Difference in variance Gibbs (R,C++) vs HMC (Stan) for simple normal gamma model

Hi all!

I am new to stan so apologies if this is a stupid question. In order to learn more about bayesian computing I implemented a simple independent normal gamma model (as described in Koop’s Bayesian Econometrics, which is used in my school) in R, C++ and stan. I get the same results in R and C++ (unsurprisingly since I just ported the code) but the variance of the prediction is much lower in Stan. Could this be due to the difference of HMC vs Gibbs samplers or am I doing something wrong? Please find attached the stan model (“iNG.stan”), the Gibbs sampler in C++ (“gibbsOnly.cpp”) and the runfile in R (“iNG.r”)

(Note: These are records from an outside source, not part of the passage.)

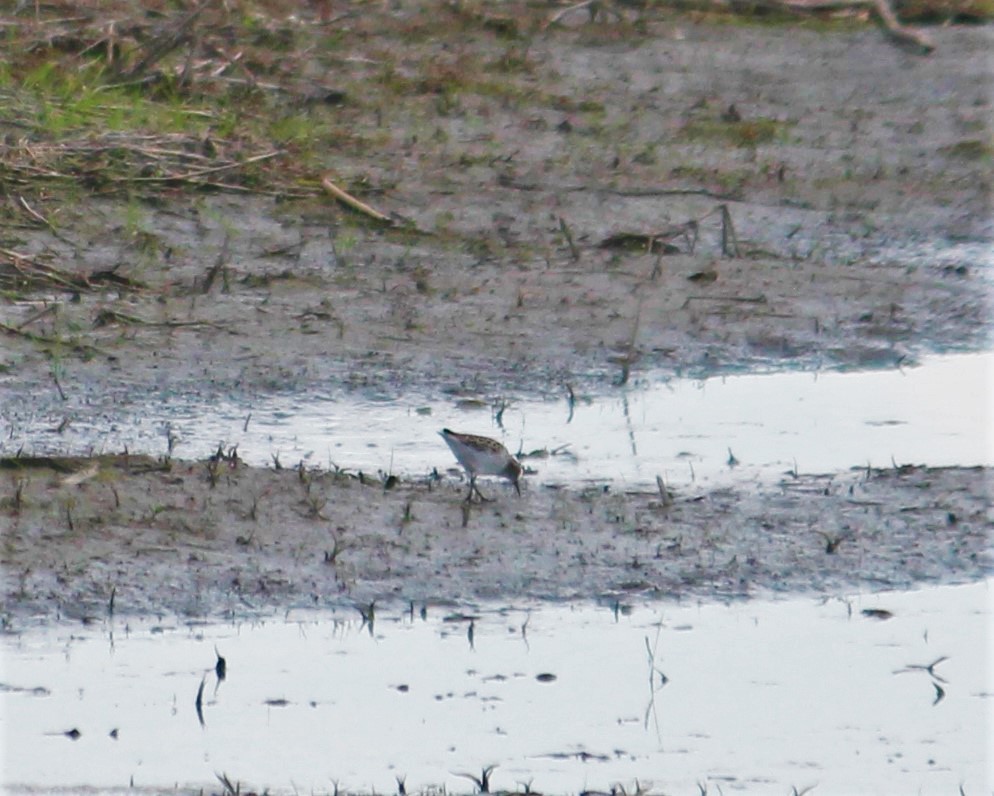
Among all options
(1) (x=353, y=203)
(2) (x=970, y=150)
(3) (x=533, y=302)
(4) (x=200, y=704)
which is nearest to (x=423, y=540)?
(4) (x=200, y=704)

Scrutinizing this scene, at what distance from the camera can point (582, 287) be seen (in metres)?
8.19

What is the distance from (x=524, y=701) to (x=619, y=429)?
2.22 meters

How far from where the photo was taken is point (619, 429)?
6.61 m

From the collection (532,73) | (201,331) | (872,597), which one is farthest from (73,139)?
(872,597)

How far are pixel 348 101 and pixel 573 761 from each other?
23.0ft

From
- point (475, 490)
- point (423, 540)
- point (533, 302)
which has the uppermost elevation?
point (533, 302)

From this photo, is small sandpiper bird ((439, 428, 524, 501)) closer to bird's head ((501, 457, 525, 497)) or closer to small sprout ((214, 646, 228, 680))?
bird's head ((501, 457, 525, 497))

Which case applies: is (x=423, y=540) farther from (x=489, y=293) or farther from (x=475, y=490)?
(x=489, y=293)

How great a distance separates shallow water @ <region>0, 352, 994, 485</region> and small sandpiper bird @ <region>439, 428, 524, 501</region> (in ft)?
0.99

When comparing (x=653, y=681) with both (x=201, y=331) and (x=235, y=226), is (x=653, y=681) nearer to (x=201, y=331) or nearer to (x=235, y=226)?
(x=201, y=331)

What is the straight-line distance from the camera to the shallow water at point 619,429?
616 cm

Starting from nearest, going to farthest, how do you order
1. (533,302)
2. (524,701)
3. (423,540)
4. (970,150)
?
(524,701), (423,540), (533,302), (970,150)

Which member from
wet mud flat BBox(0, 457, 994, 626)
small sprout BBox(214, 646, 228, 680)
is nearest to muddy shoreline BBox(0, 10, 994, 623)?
wet mud flat BBox(0, 457, 994, 626)

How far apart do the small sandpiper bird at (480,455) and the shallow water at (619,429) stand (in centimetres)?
30
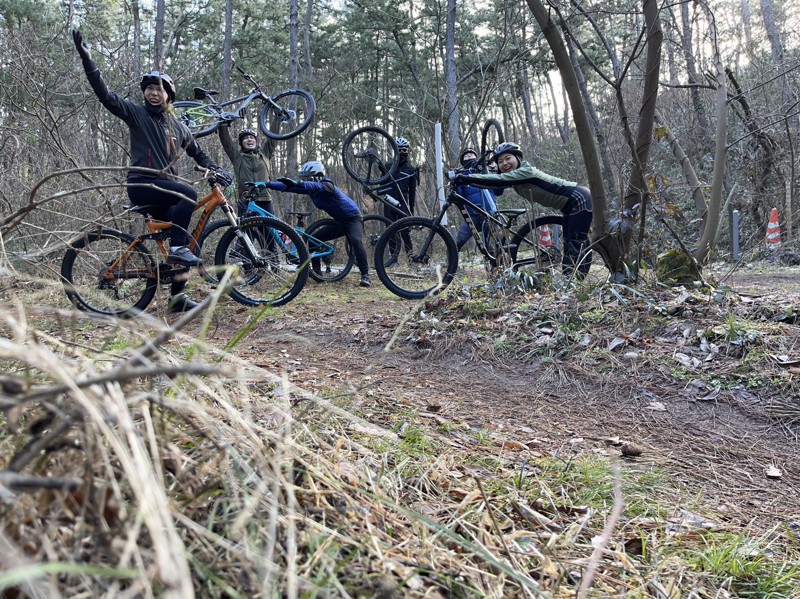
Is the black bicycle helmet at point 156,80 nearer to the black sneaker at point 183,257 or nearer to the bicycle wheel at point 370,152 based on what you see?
the black sneaker at point 183,257

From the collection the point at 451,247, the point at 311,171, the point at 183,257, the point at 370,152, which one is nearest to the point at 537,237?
the point at 451,247

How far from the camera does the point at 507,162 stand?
6148 millimetres

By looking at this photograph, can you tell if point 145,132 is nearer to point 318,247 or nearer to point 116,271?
point 116,271

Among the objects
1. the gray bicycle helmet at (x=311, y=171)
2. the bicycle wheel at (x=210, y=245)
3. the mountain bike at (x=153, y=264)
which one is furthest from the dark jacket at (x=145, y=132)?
the gray bicycle helmet at (x=311, y=171)

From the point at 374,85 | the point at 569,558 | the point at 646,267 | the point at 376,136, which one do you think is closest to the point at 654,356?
the point at 646,267

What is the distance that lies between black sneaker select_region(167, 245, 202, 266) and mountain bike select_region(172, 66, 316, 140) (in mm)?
2532

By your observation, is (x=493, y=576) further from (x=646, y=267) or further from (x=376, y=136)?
(x=376, y=136)

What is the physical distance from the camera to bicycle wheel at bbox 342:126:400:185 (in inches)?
341

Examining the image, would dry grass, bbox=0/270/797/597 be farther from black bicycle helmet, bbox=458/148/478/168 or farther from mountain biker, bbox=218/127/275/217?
mountain biker, bbox=218/127/275/217

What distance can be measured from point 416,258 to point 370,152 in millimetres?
3185

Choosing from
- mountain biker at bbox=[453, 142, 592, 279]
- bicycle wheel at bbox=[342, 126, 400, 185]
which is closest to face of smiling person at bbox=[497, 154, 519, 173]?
mountain biker at bbox=[453, 142, 592, 279]

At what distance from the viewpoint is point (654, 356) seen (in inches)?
135

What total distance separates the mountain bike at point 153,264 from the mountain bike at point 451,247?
3.76 ft

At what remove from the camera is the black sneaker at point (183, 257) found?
4809 millimetres
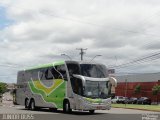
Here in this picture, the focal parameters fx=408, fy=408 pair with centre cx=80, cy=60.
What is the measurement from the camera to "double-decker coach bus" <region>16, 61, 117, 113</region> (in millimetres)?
29766

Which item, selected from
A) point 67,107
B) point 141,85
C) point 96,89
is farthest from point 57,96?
point 141,85

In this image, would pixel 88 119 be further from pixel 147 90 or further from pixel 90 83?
pixel 147 90

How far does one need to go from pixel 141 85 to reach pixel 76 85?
6157 centimetres

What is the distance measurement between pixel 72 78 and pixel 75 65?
1.00m

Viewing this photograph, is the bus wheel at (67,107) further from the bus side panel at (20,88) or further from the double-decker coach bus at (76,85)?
the bus side panel at (20,88)

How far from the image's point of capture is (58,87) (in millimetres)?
32531

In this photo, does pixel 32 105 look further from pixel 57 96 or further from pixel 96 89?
pixel 96 89

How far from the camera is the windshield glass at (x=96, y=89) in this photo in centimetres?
2981

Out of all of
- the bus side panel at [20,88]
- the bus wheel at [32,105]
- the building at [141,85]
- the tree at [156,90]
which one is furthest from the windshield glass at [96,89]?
the building at [141,85]

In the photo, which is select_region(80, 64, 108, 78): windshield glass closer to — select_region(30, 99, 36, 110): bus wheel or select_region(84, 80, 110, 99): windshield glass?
select_region(84, 80, 110, 99): windshield glass

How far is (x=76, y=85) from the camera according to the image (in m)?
30.2

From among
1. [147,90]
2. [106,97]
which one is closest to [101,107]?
[106,97]

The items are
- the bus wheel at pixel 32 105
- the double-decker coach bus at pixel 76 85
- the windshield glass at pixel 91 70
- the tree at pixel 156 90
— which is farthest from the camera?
the tree at pixel 156 90

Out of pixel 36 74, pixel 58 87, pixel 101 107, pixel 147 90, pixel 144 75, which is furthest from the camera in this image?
pixel 144 75
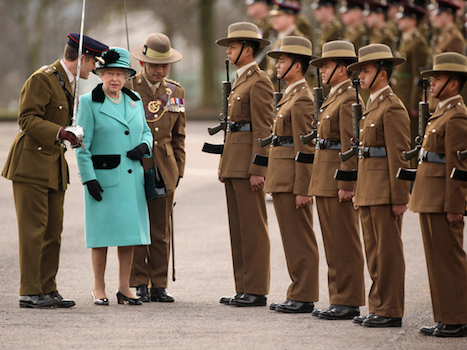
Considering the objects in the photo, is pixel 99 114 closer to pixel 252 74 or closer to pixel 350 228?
pixel 252 74

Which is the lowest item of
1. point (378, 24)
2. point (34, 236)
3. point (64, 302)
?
point (64, 302)

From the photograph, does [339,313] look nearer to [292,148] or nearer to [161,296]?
[292,148]

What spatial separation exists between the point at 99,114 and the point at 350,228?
212cm

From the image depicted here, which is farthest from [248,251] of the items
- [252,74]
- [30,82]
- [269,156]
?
[30,82]

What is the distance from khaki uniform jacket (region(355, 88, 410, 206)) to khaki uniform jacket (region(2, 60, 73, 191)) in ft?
7.55

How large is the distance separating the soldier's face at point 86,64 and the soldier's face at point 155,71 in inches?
29.8

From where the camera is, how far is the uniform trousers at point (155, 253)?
895cm

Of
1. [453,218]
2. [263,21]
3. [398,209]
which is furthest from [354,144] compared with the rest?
[263,21]

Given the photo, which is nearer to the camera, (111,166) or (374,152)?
(374,152)

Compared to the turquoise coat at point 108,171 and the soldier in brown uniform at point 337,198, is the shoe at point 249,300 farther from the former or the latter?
the turquoise coat at point 108,171

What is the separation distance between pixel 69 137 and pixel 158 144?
4.08 feet

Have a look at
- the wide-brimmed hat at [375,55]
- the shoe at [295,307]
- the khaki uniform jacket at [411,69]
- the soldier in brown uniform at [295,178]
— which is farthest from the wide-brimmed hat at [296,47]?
the khaki uniform jacket at [411,69]

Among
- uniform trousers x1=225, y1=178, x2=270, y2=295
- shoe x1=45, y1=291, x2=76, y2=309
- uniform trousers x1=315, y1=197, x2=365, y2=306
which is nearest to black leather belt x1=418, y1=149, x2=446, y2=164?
uniform trousers x1=315, y1=197, x2=365, y2=306

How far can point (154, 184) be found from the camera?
857cm
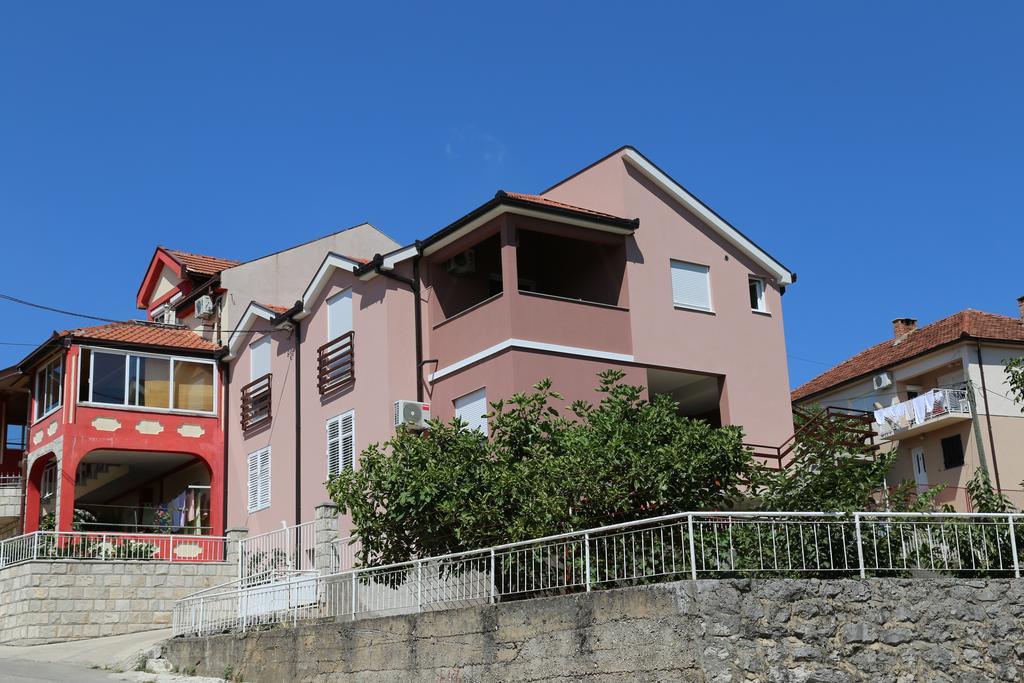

Thank you very much for your help!

Daniel

EDIT: Corrected files (sd instead of var)

gibbsOnly.cpp (1.6 KB)
iNG.r (2.6 KB)
iNG.stan (663 Bytes)

Hi Daniel,

I’ve had this similar question myself: Is it fair to say that Stan consists of a ‘library of validated inference algorithms’?

Following the recommendation of @bgoodri you may want to start here - [Validation of Software for Bayesian Models Using Posterior Quantiles, Cook et al.]: https://amstat.tandfonline.com/doi/abs/10.1198/106186006X136976

1 Like

Cook et al has severe limitations. We currently recommend using the more robust method introduced in https://arxiv.org/abs/1804.06788.

It’s difficult to comment without knowing much more detail. In particular, did any of Stan’s diagnostics indicate problems as described in https://betanalpha.github.io/assets/case_studies/rstan_workflow.html?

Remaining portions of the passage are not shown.